The realer the in-game currency, the harder the players will try to exploit the system to make a quick buck. Diablo 3’s recently released 1.0.8 patch may have brought along a slew of fixes and game enhancements, but an exploit has allowed some users to disrupt the game's economy by generating trillions of gold. Because of this turn of events, the company has disabled the title’s real-money auction house for an unspecified period of time.
“After the release of Patch 1.0.8 this morning, we found that some players were exploiting a bug that enabled them to duplicate gold through the Auction House,” Blizzard said on its forums. “We're working on fixing the bug right now, and bringing the Auction Houses offline helps us troubleshoot in a more stable environment while preventing further exploiting.”
Since then, a handful of updates have been released to keep players notified on what seems to be causing the issue and when the service will return. The problem has technically been resolved, but some testing needs to be done before the team moves forward.
“Maintenance has concluded, and the fix has been implemented. Once we’ve been able to test this fix and verify that it works correctly, we'll then mark the gold and real-money auction house live.”

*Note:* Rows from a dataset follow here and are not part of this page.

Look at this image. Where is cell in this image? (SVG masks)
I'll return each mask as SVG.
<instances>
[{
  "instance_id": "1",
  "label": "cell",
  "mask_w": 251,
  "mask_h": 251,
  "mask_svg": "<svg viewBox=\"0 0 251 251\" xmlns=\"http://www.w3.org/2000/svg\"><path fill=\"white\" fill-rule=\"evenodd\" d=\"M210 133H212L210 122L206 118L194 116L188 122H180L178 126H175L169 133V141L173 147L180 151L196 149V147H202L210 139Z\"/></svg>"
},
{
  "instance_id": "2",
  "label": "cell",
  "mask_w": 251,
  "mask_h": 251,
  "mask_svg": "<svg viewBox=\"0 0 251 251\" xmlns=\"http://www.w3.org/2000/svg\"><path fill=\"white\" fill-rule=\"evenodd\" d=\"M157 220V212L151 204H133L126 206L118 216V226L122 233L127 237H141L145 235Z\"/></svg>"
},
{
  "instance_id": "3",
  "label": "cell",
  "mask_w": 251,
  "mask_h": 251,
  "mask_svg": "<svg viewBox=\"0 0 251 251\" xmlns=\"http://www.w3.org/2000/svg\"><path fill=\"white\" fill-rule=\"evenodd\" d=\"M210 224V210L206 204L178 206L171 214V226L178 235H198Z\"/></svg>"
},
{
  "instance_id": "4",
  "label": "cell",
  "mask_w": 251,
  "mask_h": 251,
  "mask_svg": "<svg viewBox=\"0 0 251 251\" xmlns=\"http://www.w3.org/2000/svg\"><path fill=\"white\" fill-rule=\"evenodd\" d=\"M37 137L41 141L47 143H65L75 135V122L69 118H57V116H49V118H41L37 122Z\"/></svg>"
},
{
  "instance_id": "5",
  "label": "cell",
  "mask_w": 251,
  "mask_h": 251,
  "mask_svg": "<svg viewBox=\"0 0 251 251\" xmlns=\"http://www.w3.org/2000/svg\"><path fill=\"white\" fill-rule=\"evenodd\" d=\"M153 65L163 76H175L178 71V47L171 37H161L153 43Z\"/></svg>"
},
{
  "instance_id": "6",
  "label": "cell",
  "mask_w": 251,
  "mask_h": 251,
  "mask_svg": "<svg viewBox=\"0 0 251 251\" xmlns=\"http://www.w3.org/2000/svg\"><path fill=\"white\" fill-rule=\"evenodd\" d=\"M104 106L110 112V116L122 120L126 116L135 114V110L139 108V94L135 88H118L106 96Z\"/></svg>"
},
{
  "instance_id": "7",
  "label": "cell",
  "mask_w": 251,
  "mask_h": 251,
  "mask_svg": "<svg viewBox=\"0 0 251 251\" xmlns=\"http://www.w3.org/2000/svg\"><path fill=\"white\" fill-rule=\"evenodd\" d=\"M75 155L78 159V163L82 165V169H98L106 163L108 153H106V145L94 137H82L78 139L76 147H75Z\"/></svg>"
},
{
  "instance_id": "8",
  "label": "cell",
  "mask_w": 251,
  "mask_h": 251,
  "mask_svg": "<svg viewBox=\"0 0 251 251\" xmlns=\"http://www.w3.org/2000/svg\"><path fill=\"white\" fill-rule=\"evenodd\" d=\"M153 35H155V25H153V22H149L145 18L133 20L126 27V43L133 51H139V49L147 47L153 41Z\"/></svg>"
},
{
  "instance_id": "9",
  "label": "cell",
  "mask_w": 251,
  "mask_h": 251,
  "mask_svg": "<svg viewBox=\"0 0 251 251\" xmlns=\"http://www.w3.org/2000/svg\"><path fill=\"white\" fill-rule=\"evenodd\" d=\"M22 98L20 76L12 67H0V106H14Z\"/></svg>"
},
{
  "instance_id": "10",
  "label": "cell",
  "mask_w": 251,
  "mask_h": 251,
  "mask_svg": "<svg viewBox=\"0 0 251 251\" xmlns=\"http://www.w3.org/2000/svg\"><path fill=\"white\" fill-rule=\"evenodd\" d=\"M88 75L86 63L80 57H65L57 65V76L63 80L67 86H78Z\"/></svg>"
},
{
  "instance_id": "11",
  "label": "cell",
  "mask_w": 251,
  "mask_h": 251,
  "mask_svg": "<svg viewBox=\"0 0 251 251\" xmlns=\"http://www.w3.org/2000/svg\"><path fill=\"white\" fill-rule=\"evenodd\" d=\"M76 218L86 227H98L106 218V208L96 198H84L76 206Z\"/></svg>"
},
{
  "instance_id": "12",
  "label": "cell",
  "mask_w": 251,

A post on the Battle.net forums states that a single Diablo III player gained 371 trillion gold through this bug. That’s a significant sum, and some users are claiming it’s the relationship between Diablo III's gold and real-money auction houses that’s causing the problem. It’s not a pretty situation, but the developer will not be rolling back the update. A fix has been found, and now it’ll just take a bit of time to get everything back on track.
“At this time (and after careful consideration), we've decided to not move forward with rolling back the servers,” Blizzard said. “We feel that this is the best course of action given the nature of the dupe, how relatively few players used it, and the fact that its effects were fairly limited within the region.”